» Talep
Ülküdaşlık hukuku üzerine yazıya dayanarak şu soruları yanıtlayınız:
1. Ülküdaşlık hukukundan söz edildiğinde herkes hangi döneme dönüyor?
2. İşkencehanelerde bazı arkadaşlar başkasını yakmamak için ne yapmıştır?
3. Terbiyesini ve dostluğunu muhafaza eden isimlerin ne kadar kaldığı belirtiliyor?

Böyle bir hukuk kaldı mı bilmem, ama yine de yazmakta, olmayanı oldurmaya çalışmakta fayda var. Ülküdaşlık hukukundan bahsedilince herkes 12 Eylül öncesine dönüyor. O günün dostluğundan, kardeşliğinden örnek veriyor. Hapishanelerdeki fedakarlıklar anlatılıyor. İşkence hanelerde başkasını yakmamak için kendini yakan arkadaşlarımızın hikayesi anlatılıyor.

Peki niçin o hukuk anlatılırken bugünden hiç örnekler verilmiyor?

Bu bile nereden nereye geldiğimizin bir göstergesi değil mi?

Ne yazık ki, birbirimize sevgiyi, saygıyı yitirdik. İçimizde yine ülkü burcunda bulunan, terbiyesini, dostluğunu muhafaza eden isimler var. Ama o kadar azaldılar ki parmakla sayılacak kadar kaldılar.

(Uzamsal akıl yürütme sorularına ait kayıtlar)
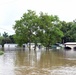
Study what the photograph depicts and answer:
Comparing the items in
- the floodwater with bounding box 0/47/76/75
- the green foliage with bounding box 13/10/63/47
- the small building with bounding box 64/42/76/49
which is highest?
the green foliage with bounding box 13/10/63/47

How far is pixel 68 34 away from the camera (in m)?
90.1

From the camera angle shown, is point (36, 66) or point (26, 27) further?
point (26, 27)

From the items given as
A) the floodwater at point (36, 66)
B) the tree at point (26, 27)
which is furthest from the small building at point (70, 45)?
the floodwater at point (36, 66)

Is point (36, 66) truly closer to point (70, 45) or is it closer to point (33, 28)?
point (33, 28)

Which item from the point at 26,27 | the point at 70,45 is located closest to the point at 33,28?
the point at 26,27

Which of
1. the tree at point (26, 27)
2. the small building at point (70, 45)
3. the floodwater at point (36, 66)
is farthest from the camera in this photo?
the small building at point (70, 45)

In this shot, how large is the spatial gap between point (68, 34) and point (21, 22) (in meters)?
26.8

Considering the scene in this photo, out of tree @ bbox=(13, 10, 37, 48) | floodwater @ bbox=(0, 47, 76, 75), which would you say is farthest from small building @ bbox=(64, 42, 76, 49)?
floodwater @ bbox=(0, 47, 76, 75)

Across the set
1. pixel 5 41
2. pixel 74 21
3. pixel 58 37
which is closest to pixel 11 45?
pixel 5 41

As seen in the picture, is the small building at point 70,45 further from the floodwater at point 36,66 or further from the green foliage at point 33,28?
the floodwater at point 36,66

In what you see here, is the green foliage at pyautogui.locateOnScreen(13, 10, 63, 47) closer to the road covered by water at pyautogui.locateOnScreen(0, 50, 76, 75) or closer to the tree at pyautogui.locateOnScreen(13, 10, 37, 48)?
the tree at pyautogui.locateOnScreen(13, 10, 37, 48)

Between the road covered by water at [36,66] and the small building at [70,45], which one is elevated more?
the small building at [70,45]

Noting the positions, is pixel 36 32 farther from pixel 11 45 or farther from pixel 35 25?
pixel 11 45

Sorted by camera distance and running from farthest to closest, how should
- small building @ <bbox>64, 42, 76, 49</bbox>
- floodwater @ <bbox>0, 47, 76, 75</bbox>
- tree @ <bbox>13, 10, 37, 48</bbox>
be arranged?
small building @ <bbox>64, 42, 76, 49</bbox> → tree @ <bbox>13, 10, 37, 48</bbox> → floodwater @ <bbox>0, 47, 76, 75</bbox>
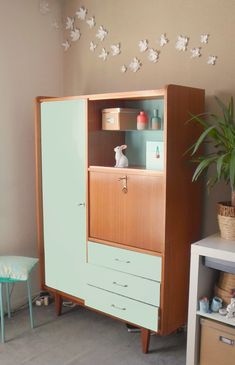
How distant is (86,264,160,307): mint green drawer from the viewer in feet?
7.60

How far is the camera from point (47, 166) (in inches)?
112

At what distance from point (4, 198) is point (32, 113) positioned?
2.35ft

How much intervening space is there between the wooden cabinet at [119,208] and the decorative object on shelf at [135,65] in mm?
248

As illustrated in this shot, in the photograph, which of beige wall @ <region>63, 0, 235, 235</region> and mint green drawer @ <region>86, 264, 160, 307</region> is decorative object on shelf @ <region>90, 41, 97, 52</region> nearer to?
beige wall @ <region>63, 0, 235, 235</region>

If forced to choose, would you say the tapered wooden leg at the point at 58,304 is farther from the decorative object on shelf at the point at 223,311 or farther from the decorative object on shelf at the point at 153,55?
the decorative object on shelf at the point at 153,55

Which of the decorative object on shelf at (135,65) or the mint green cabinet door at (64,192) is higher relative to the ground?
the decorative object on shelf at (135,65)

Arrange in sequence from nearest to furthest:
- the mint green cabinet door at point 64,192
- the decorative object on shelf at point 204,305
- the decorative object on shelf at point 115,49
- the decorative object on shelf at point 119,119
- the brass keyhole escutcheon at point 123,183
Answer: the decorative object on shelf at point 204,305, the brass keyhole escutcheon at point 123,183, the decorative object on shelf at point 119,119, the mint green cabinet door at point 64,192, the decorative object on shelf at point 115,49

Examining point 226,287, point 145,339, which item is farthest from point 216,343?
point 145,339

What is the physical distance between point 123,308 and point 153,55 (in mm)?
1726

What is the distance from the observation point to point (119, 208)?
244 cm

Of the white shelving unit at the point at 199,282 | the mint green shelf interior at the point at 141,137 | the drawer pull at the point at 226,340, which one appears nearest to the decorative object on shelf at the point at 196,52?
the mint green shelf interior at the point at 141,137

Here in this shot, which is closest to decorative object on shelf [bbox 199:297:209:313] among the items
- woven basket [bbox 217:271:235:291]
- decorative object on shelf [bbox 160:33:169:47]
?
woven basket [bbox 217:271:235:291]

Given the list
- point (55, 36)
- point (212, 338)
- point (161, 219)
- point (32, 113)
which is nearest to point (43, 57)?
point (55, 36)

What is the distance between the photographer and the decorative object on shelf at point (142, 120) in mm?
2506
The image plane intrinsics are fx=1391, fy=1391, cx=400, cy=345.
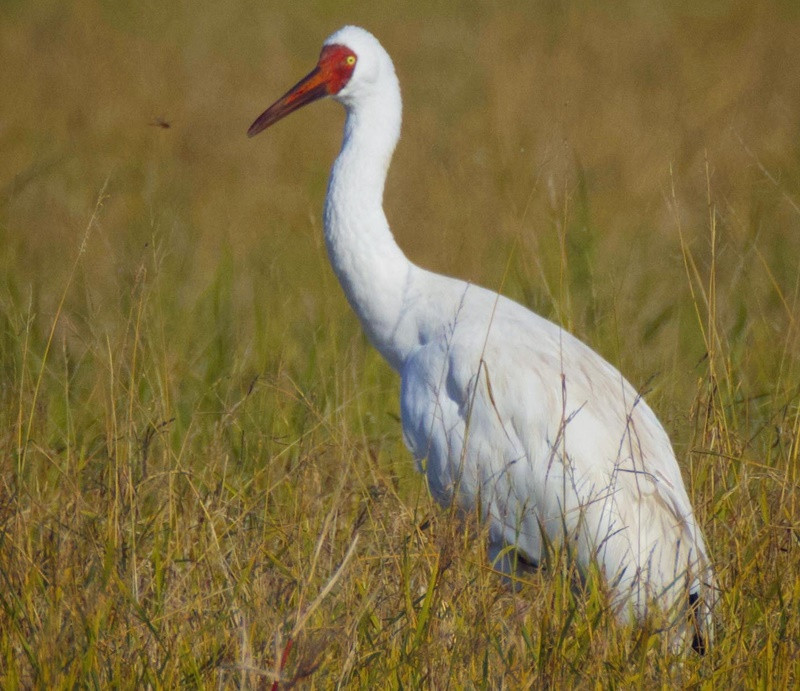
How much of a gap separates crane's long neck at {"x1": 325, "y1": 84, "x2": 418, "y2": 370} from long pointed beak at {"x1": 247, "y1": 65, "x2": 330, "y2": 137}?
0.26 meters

» Tam Yanıt
1. 12 Eylül öncesine.
2. Kendilerini yakmışlardır.
3. Parmakla sayılacak kadar kaldıkları belirtiliyor.